----- DATASET RECORDS -----

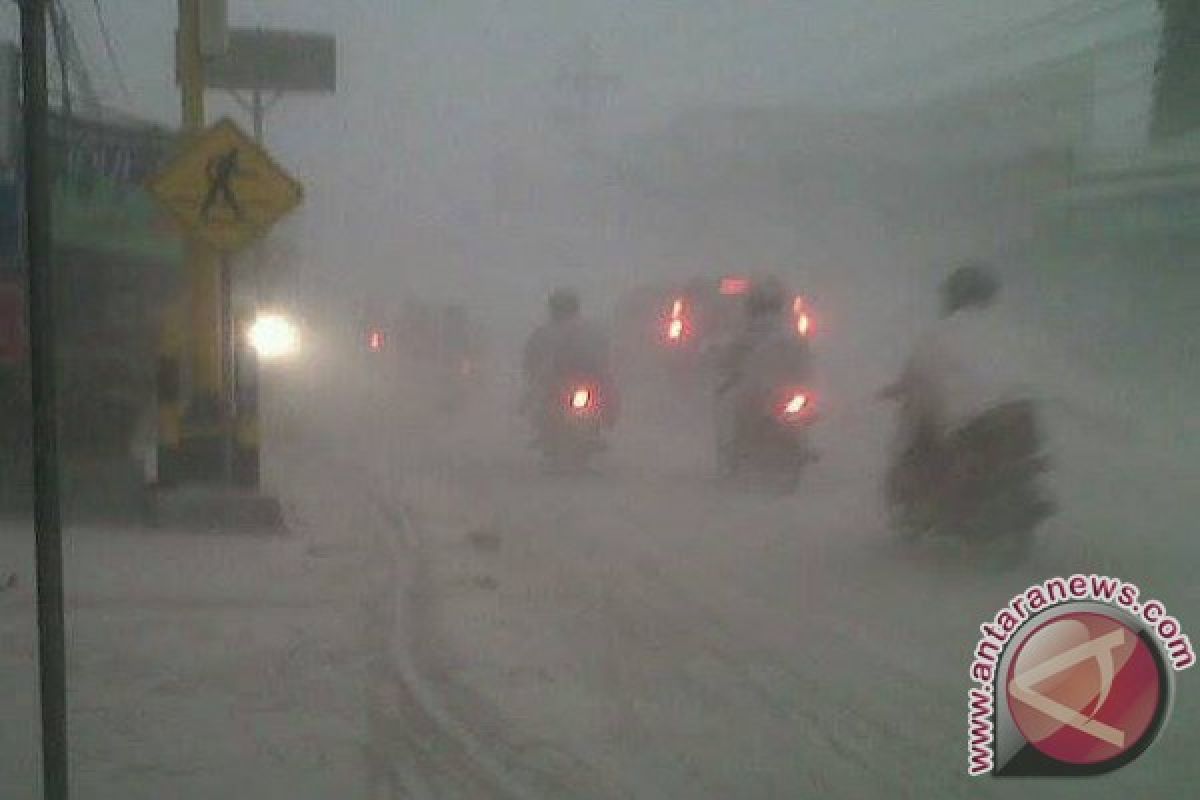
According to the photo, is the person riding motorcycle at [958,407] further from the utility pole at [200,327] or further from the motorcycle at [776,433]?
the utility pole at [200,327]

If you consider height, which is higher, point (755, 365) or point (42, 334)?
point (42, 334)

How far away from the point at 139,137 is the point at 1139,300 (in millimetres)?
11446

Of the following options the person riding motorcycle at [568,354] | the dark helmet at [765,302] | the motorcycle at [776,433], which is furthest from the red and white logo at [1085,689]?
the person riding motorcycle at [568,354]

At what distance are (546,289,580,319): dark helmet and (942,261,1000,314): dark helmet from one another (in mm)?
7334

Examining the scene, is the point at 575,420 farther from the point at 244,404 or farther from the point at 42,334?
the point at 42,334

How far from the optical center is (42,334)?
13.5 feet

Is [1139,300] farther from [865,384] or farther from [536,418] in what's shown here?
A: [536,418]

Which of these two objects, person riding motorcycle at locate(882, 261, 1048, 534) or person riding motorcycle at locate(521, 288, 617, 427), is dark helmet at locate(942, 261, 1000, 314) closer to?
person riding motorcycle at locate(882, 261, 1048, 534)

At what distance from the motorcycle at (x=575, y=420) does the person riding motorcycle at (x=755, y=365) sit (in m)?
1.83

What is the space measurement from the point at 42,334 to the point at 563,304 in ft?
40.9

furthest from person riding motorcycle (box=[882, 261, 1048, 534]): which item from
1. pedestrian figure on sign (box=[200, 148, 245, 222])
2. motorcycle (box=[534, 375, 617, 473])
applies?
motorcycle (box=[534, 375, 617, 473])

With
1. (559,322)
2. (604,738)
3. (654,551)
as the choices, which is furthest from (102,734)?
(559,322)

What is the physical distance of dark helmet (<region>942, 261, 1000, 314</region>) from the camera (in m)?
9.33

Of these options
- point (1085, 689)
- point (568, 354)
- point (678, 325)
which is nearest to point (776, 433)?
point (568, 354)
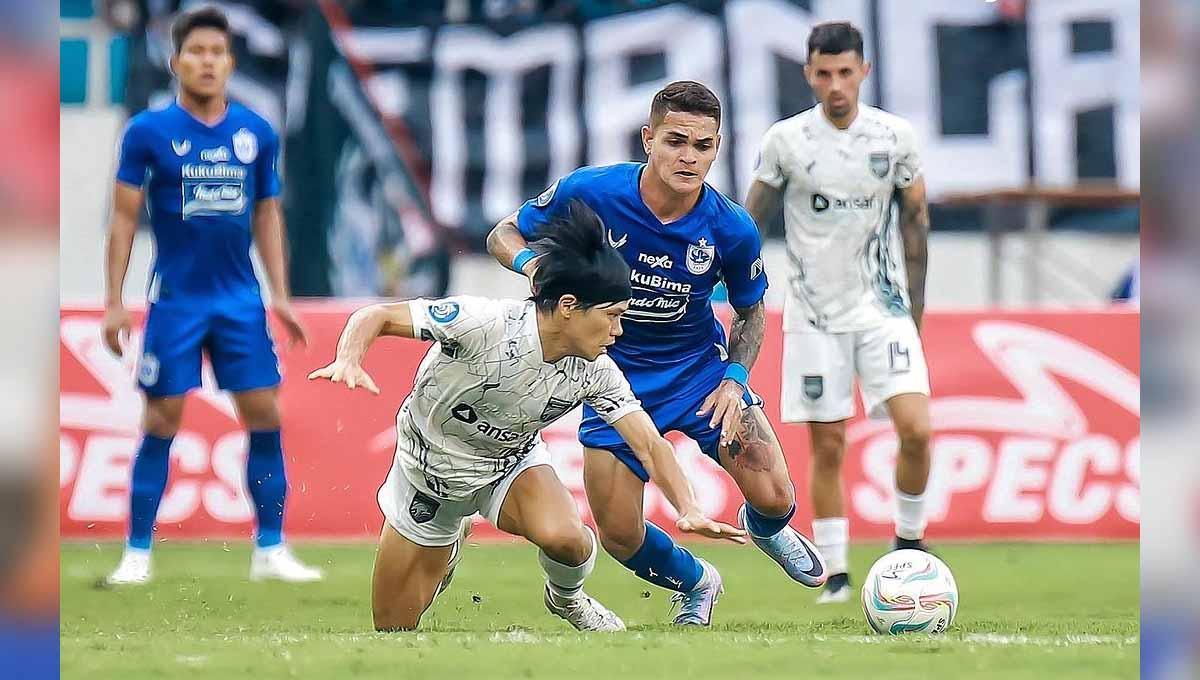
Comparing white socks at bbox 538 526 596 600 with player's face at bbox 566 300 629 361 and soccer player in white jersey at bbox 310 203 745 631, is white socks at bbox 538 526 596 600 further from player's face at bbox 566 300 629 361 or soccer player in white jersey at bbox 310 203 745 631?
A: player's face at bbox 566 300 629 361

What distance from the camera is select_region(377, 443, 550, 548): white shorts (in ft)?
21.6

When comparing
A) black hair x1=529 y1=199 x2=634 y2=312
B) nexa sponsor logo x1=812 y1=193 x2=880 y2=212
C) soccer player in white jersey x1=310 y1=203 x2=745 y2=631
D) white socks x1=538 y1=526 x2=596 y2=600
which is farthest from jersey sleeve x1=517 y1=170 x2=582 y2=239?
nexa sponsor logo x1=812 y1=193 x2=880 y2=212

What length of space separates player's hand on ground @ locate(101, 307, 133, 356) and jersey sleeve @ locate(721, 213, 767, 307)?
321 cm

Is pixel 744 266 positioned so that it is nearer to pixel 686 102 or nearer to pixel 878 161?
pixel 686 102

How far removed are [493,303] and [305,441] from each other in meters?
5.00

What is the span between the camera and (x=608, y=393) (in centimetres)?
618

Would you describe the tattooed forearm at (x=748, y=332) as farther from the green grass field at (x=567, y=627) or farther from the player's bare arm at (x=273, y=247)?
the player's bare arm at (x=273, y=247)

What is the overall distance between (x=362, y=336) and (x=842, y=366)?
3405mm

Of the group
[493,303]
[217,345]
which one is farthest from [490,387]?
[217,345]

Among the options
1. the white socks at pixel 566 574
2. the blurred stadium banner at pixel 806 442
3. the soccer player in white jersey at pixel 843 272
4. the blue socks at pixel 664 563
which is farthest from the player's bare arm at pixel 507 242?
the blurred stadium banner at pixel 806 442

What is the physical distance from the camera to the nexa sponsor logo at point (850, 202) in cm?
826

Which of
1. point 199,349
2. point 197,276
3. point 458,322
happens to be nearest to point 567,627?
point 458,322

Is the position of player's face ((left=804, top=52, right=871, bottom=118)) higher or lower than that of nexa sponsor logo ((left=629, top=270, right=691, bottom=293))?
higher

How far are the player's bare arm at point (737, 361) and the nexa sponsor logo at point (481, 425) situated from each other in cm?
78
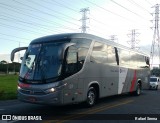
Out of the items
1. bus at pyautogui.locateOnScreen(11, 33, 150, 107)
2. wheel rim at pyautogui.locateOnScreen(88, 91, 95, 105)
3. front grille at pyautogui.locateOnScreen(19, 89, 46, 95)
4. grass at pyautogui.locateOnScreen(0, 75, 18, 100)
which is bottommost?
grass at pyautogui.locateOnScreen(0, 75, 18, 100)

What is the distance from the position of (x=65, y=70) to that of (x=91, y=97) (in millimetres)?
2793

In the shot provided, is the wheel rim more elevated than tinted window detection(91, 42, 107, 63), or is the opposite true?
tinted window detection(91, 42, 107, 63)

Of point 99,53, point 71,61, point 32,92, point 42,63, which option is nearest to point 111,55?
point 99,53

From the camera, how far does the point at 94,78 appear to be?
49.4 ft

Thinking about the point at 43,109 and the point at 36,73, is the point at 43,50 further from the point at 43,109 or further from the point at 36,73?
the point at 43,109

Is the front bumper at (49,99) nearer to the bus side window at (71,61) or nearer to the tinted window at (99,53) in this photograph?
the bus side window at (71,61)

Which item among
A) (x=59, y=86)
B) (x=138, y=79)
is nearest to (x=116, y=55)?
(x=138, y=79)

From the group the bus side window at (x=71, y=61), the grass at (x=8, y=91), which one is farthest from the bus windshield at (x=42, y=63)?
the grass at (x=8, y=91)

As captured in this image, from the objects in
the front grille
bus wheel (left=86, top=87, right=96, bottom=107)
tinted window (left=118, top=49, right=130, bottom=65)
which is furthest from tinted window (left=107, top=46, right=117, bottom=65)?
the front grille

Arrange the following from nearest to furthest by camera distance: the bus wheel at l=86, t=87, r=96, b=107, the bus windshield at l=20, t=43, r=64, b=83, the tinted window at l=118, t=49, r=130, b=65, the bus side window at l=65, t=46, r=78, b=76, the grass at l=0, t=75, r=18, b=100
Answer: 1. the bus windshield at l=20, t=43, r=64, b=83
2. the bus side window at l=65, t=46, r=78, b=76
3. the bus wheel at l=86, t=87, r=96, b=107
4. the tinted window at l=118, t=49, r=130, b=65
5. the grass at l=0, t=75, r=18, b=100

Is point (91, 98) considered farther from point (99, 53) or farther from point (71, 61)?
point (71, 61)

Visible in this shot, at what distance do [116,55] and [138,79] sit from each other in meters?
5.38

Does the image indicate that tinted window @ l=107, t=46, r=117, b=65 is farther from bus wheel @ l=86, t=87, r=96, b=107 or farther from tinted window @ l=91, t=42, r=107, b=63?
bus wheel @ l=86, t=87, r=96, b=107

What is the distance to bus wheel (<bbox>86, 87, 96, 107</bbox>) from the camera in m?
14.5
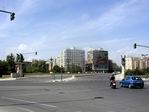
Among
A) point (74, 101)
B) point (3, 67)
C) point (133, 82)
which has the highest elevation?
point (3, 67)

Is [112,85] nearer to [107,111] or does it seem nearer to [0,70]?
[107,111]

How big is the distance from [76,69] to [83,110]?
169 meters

-----

**SET EXERCISE:** Write out all the rows again, replacing "dark helmet" with "black helmet" wherever it occurs and changing nothing else. Omit the pictures.

**WORKED SOLUTION:**
According to the photo, is the person riding motorcycle at [958,407] further from the utility pole at [200,327] or further from the motorcycle at [776,433]?
the utility pole at [200,327]

If you consider height, which is higher, point (755, 365) or point (42, 334)?
point (42, 334)

How far away from the point at 139,137 is the point at 1139,300 (in millimetres)?
11446

Of the following options the person riding motorcycle at [568,354] | the black helmet at [765,302] | the motorcycle at [776,433], which is furthest from the red and white logo at [1085,689]?
the person riding motorcycle at [568,354]

At what distance are (546,289,580,319): black helmet and (942,261,1000,314): black helmet from one another (in mm)?
7334

Examining the scene, is the point at 575,420 farther from the point at 244,404 or farther from the point at 42,334?
the point at 42,334

How far from the optical center is (42,334)?
13.5 feet

Is [1139,300] farther from [865,384] or farther from [536,418] in what's shown here?
A: [536,418]

Which of these two objects, person riding motorcycle at locate(882, 261, 1048, 534) or person riding motorcycle at locate(521, 288, 617, 427), is black helmet at locate(942, 261, 1000, 314) closer to?
person riding motorcycle at locate(882, 261, 1048, 534)

At what distance from the motorcycle at (x=575, y=420) does the person riding motorcycle at (x=755, y=365) sit (in m)?
1.83

What is the space measurement from the point at 42,334 to the point at 563,304 in ft?
40.9

furthest from person riding motorcycle (box=[882, 261, 1048, 534]): which item from
1. pedestrian figure on sign (box=[200, 148, 245, 222])
2. motorcycle (box=[534, 375, 617, 473])
applies?
motorcycle (box=[534, 375, 617, 473])

With
1. (559,322)
2. (604,738)
3. (654,551)
as the choices, which is furthest from (102,734)?
(559,322)

What is the physical distance of black helmet (<region>942, 261, 1000, 314</region>) from the camera (in m)?
9.33

Of these options
- point (1085, 689)
- point (568, 354)
- point (678, 325)
which is nearest to point (776, 433)?
point (568, 354)
Comparing white socks at bbox 538 526 596 600 with player's face at bbox 566 300 629 361 and soccer player in white jersey at bbox 310 203 745 631, is white socks at bbox 538 526 596 600 further from player's face at bbox 566 300 629 361 or soccer player in white jersey at bbox 310 203 745 631?
A: player's face at bbox 566 300 629 361

What distance from the camera is select_region(377, 443, 550, 548): white shorts (in ft)?
21.6

When comparing
A) black hair x1=529 y1=199 x2=634 y2=312
B) nexa sponsor logo x1=812 y1=193 x2=880 y2=212
C) soccer player in white jersey x1=310 y1=203 x2=745 y2=631
D) white socks x1=538 y1=526 x2=596 y2=600
which is farthest from jersey sleeve x1=517 y1=170 x2=582 y2=239?
nexa sponsor logo x1=812 y1=193 x2=880 y2=212

What length of space separates player's hand on ground @ locate(101, 307, 133, 356) and jersey sleeve @ locate(721, 213, 767, 307)?
321 cm

Is pixel 744 266 positioned so that it is nearer to pixel 686 102 or nearer to pixel 878 161?
pixel 686 102

How far removed are [493,303] and [305,441] from each other in meters?
5.00

What is the span between the camera and (x=608, y=393) (in centimetres)?
618

Would you describe the tattooed forearm at (x=748, y=332) as farther from the green grass field at (x=567, y=627) or farther from the player's bare arm at (x=273, y=247)?
the player's bare arm at (x=273, y=247)

What is the overall distance between (x=362, y=336) and (x=842, y=366)?
3405mm

Of the group
[493,303]
[217,345]
which one is farthest from [490,387]?
[217,345]

Among the options
1. the white socks at pixel 566 574
2. the blurred stadium banner at pixel 806 442
3. the soccer player in white jersey at pixel 843 272
4. the blue socks at pixel 664 563
which is farthest from the player's bare arm at pixel 507 242?
the blurred stadium banner at pixel 806 442

What is the physical distance from the camera to the nexa sponsor logo at point (850, 202) in cm?
826

Which of
1. point 199,349
2. point 197,276
3. point 458,322
happens to be nearest to point 567,627?
point 458,322

Is the position of player's face ((left=804, top=52, right=871, bottom=118)) higher or lower than that of nexa sponsor logo ((left=629, top=270, right=691, bottom=293))?
higher

How far are the player's bare arm at point (737, 361) and the nexa sponsor logo at point (481, 425) situated from each other in cm?
78
Out of the items
1. bus at pyautogui.locateOnScreen(11, 33, 150, 107)
2. wheel rim at pyautogui.locateOnScreen(88, 91, 95, 105)
3. front grille at pyautogui.locateOnScreen(19, 89, 46, 95)
4. grass at pyautogui.locateOnScreen(0, 75, 18, 100)
which is bottommost?
grass at pyautogui.locateOnScreen(0, 75, 18, 100)

What is the distance from the position of (x=65, y=70) to that of (x=91, y=97) (in millimetres)?
2793

In the shot provided, is the wheel rim more elevated than tinted window detection(91, 42, 107, 63), or is the opposite true?
tinted window detection(91, 42, 107, 63)

Of point 99,53, point 71,61, point 32,92, point 42,63, which option is nearest to point 111,55?
point 99,53

From the camera, how far does the point at 94,78 appear to be?
49.4 ft

Thinking about the point at 43,109 and the point at 36,73, is the point at 43,50 further from the point at 43,109 or further from the point at 36,73?
the point at 43,109

Is the front bumper at (49,99) nearer to the bus side window at (71,61) or nearer to the tinted window at (99,53) in this photograph?
the bus side window at (71,61)

Which item among
A) (x=59, y=86)
B) (x=138, y=79)
is nearest to (x=116, y=55)?
(x=138, y=79)

From the group the bus side window at (x=71, y=61), the grass at (x=8, y=91), which one is farthest from the bus windshield at (x=42, y=63)?
the grass at (x=8, y=91)

As captured in this image, from the objects in
the front grille
bus wheel (left=86, top=87, right=96, bottom=107)
tinted window (left=118, top=49, right=130, bottom=65)
which is furthest from tinted window (left=107, top=46, right=117, bottom=65)?
the front grille

Arrange the following from nearest to furthest by camera distance: the bus wheel at l=86, t=87, r=96, b=107, the bus windshield at l=20, t=43, r=64, b=83, the tinted window at l=118, t=49, r=130, b=65, the bus side window at l=65, t=46, r=78, b=76, the grass at l=0, t=75, r=18, b=100
Answer: 1. the bus windshield at l=20, t=43, r=64, b=83
2. the bus side window at l=65, t=46, r=78, b=76
3. the bus wheel at l=86, t=87, r=96, b=107
4. the tinted window at l=118, t=49, r=130, b=65
5. the grass at l=0, t=75, r=18, b=100

Is point (91, 98) considered farther from point (99, 53) or farther from point (71, 61)?
point (71, 61)

Visible in this shot, at what distance do [116,55] and [138,79] sit from each other in meters?
5.38

Does the image indicate that tinted window @ l=107, t=46, r=117, b=65 is farther from bus wheel @ l=86, t=87, r=96, b=107 or farther from tinted window @ l=91, t=42, r=107, b=63?
bus wheel @ l=86, t=87, r=96, b=107

What is the distance to bus wheel (<bbox>86, 87, 96, 107</bbox>) from the camera in m?
14.5
Among
A) point (74, 101)
B) point (3, 67)
C) point (133, 82)
which has the highest elevation?
point (3, 67)

Is [112,85] nearer to [107,111] or does it seem nearer to [0,70]?
[107,111]

How big is the distance from [76,69] to [83,110]?
169 meters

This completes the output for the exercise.